Selected passage:
----------------

According to an embodiment, in the firing system 20, at least two of the burners 2 may comprise adjustable burners 2. According to an embodiment, the adjustable burners 2 may be capable of generating different flame characteristics at a same firing rate. According to an embodiment, at least one of the adjustable burners 2, preferably at least two of the adjustable burners 2, may comprise an adjustable burner according to an embodiment or a combination of embodiments disclosed in this description and/or in the accompanying claims and/or figures. According to an embodiment, all of the adjustable burners 2 may comprise an adjustable burner according to an embodiment or a combination of embodiments disclosed in this description and/or in the accompanying claims and/or figures.

According to an embodiment at least 30 percent of the burners in the firing system are adjustable burners 2. According to another embodiment, at least 60 percent of the burners in the firing system are adjustable burners 2. According to an embodiment, all the burners 2 of the firing system 20 may comprise adjustable burners 2. Such embodiments may be beneficial especially in applications, in which a high adjustability of the heating and, thus, heat flow 27 and flame characteristics is needed.

According to an embodiment, the firing system also comprises non-adjustable burners 2. In other words, according to an embodiment, the firing system 20 comprises both adjustable and non-adjustable burners. Such embodiments may be beneficial in applications, in which a simpler structure is important and sufficient control and adjustability can be achieved by fewer adjustable burners 2.

According to an embodiment, at least two burners 2 may form a pair, also called a burner pair or a pair of burners. More particularly, at least two burners 2 may form a pair in such a manner that the two burners 2 are provided directly opposite to each other on opposing sides 31 of the furnace 4, such as in the embodiments of Figures 4 and 5. The sides 31 of the furnace 4 refer to the sides 31 extending on each side of the area, in which the material to be heated is provided. More particularly, the sides 31 extend from a first end 33 of the furnace 4, at which the material to be heated is configured to be provided into the furnace 4, to the second end 34 of the furnace 4, at which the material to be heated is configured to exit the furnace 4. The direction, in which a material to be heated may be configured to pass through the furnace 4 is shown by arrows, namely in the direction of movement 35, in Figures 2 to 6. According to an embodiment, the burners 2 are provided at the furnace 4 above the material to be heated in a vertical direction.

----------------

Provided records:
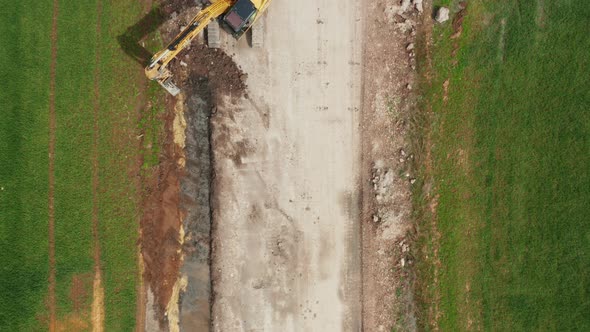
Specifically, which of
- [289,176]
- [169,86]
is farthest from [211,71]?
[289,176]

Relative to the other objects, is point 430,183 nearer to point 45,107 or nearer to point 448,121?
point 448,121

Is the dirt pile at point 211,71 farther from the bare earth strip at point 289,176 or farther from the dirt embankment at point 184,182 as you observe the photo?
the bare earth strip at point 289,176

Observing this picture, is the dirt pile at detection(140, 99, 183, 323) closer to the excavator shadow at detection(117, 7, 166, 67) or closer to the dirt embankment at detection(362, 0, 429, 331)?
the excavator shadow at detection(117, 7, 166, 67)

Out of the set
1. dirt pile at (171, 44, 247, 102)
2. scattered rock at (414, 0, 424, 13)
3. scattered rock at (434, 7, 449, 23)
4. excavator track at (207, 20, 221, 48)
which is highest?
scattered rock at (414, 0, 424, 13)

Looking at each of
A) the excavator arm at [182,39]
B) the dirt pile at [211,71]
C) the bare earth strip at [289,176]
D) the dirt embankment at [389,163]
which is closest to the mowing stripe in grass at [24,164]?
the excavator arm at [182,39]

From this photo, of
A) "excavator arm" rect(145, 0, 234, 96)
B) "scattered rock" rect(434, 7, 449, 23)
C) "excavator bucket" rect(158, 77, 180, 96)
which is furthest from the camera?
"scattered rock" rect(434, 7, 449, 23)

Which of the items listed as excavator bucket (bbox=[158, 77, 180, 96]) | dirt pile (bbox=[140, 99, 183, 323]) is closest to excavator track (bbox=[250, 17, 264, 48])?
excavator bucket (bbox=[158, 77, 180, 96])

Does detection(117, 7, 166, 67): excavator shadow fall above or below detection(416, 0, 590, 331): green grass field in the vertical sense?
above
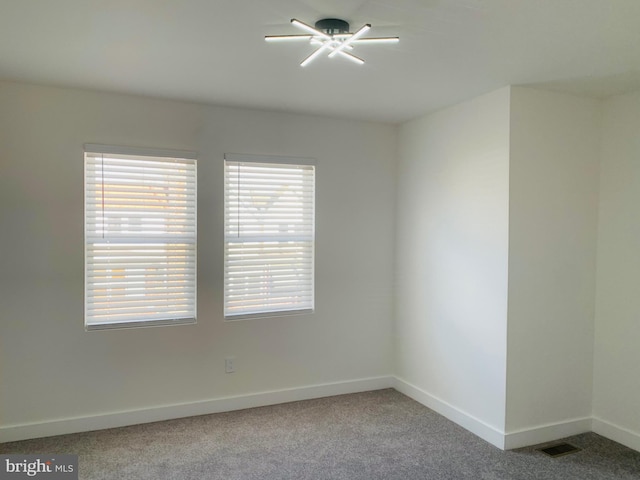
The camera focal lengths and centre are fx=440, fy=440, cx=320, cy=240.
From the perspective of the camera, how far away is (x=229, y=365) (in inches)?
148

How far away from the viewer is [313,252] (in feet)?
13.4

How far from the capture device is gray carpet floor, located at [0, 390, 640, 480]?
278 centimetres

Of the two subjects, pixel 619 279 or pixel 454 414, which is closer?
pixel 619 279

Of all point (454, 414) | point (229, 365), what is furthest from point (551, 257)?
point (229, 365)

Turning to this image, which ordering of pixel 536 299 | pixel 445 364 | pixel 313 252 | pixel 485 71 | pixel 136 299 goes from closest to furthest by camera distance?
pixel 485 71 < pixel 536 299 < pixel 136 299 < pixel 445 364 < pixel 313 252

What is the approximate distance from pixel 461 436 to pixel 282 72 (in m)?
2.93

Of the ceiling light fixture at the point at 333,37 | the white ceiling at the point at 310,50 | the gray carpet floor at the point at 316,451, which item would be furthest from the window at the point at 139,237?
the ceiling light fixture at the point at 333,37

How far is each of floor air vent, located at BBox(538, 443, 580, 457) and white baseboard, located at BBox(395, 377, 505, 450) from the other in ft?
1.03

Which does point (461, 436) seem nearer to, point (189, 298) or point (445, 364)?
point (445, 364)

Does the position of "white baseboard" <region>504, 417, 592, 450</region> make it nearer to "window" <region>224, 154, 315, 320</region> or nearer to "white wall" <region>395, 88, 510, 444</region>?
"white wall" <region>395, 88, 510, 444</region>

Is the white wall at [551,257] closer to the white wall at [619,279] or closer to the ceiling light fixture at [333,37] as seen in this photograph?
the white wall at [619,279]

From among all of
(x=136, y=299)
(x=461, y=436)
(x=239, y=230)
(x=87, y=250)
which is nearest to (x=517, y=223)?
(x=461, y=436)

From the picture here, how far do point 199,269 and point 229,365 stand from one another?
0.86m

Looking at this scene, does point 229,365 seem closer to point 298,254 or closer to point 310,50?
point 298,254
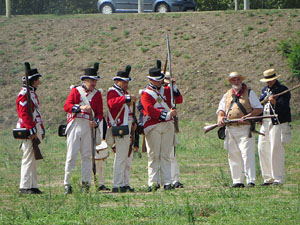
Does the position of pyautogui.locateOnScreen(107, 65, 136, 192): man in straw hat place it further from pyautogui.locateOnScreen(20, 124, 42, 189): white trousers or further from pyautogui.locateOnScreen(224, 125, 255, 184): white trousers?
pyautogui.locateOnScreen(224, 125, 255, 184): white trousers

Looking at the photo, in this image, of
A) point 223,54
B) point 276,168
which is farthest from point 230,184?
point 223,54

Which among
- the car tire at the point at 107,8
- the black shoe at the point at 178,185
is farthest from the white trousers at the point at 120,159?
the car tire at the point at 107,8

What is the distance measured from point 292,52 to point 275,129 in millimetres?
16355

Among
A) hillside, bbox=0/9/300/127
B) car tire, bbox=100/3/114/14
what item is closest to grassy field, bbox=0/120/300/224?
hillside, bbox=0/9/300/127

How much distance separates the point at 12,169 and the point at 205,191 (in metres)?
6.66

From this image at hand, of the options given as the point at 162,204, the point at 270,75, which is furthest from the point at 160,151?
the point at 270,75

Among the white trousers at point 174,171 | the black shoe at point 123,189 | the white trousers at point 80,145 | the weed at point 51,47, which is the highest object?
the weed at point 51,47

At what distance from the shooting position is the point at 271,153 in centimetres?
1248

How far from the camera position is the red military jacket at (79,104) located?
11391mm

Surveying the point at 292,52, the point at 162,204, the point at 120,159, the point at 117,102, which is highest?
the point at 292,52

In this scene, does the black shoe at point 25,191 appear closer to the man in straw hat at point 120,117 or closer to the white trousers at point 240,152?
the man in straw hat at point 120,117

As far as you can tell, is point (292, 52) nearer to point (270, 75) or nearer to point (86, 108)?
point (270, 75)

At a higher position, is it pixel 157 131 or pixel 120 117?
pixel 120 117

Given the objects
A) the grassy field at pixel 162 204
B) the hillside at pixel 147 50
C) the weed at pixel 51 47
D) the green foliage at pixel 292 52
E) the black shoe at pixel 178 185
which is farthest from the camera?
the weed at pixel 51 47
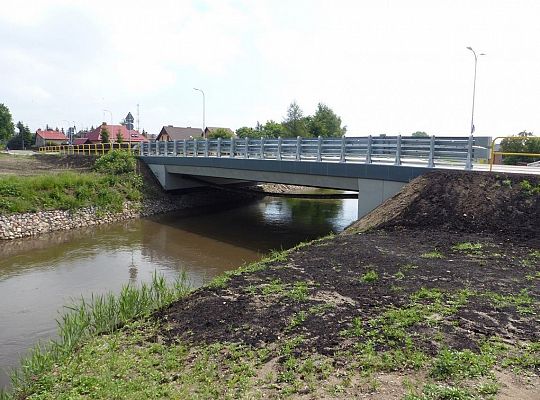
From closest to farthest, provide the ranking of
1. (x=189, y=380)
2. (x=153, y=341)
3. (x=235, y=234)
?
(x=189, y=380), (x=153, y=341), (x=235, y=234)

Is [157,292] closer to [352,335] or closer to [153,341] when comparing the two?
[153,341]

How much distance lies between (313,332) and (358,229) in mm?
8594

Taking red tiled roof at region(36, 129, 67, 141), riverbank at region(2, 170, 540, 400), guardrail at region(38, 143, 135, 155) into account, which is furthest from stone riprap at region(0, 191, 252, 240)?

----------------

Rewrite the firing-system passage, beginning at the words "According to an embodiment, the firing system also" and stopping after "fewer adjustable burners 2.", with "simpler structure" changed to "lower cost".

Result of this exercise:
According to an embodiment, the firing system also comprises non-adjustable burners 2. In other words, according to an embodiment, the firing system 20 comprises both adjustable and non-adjustable burners. Such embodiments may be beneficial in applications, in which a lower cost is important and sufficient control and adjustability can be achieved by fewer adjustable burners 2.